TASK INSTRUCTIONS:
Rewrite the entries as a Markdown table with the columns Row and Line, from the line containing "What distance must" through the end of the entries, inclusive. Number each line and leave out blank lines.
※ ※ ※
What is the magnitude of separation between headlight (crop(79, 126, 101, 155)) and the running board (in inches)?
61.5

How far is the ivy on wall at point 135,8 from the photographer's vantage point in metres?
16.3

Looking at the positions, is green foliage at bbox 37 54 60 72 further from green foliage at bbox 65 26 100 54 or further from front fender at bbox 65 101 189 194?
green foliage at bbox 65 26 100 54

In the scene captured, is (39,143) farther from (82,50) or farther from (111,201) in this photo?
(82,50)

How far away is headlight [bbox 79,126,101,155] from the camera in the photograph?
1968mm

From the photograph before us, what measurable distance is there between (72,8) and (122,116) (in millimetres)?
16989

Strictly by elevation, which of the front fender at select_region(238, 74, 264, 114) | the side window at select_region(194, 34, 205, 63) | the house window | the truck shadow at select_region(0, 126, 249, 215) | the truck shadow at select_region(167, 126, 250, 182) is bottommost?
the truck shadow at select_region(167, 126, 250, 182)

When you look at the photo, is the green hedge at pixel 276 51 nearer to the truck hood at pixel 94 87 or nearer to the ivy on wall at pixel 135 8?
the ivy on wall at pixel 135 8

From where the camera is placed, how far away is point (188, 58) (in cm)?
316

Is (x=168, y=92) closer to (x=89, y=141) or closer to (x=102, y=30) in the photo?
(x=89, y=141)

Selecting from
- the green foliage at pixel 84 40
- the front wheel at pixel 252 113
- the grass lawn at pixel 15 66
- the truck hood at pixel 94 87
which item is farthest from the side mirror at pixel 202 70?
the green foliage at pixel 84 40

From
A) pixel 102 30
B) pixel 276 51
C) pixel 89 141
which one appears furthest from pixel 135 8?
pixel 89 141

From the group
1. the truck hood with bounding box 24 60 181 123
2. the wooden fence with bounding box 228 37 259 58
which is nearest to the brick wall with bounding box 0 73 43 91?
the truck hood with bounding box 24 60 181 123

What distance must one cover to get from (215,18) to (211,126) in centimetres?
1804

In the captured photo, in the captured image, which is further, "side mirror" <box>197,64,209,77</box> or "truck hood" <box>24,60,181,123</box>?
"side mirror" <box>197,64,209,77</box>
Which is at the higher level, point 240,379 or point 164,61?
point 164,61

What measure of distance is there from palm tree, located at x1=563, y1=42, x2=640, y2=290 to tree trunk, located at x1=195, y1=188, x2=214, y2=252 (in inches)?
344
※ ※ ※
ANSWER BELOW:
| Row | Line |
|---|---|
| 1 | What distance must one cover to get from (215,18) to (211,126) in centimetres? |
| 2 | 1804 |
| 3 | In the captured photo, in the captured image, which is further, "side mirror" <box>197,64,209,77</box> or "truck hood" <box>24,60,181,123</box>? |
| 4 | "side mirror" <box>197,64,209,77</box> |
| 5 | Which is at the higher level, point 240,379 or point 164,61? |
| 6 | point 164,61 |
| 7 | What measure of distance is there from palm tree, located at x1=563, y1=42, x2=640, y2=290 to tree trunk, located at x1=195, y1=188, x2=214, y2=252 (in inches)? |
| 8 | 344 |